◆ **MATERIAL FOR THIS EXERCISE**
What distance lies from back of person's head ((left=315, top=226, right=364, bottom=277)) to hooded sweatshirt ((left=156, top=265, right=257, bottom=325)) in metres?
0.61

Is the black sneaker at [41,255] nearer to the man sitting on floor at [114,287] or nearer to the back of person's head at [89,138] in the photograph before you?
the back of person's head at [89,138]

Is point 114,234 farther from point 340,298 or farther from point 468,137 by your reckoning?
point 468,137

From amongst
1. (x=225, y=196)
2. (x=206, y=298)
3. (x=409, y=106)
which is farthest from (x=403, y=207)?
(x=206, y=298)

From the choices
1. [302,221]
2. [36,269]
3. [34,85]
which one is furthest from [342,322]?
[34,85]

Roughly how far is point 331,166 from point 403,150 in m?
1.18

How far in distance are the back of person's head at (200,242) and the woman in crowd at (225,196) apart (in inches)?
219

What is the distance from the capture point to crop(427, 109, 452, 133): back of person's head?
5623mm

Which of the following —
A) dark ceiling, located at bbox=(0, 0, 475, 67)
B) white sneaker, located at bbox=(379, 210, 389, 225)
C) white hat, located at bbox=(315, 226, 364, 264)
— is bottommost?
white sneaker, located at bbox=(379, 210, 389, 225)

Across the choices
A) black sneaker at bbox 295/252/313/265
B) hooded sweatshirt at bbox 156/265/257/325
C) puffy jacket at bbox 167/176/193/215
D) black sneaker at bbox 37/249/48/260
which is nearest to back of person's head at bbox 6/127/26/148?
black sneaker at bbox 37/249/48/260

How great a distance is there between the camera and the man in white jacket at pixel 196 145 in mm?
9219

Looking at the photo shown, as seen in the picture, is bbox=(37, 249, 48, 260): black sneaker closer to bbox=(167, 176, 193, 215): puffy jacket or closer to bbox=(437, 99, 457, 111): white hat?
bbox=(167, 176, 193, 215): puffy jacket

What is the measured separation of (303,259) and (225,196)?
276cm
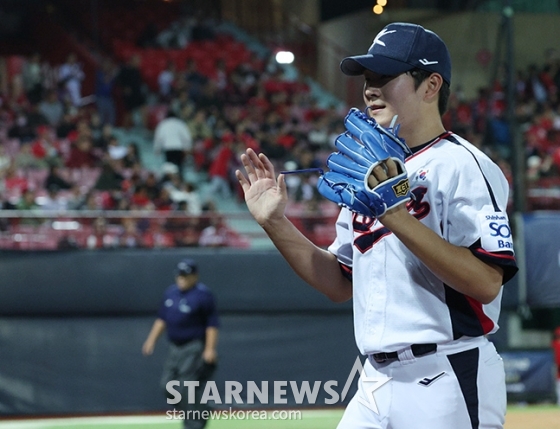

◆ **WRITTEN EXERCISE**
State how many lines of the listing above contain the word "hooded". Give only the number.

◆ **ANSWER TO THIS TASK**
2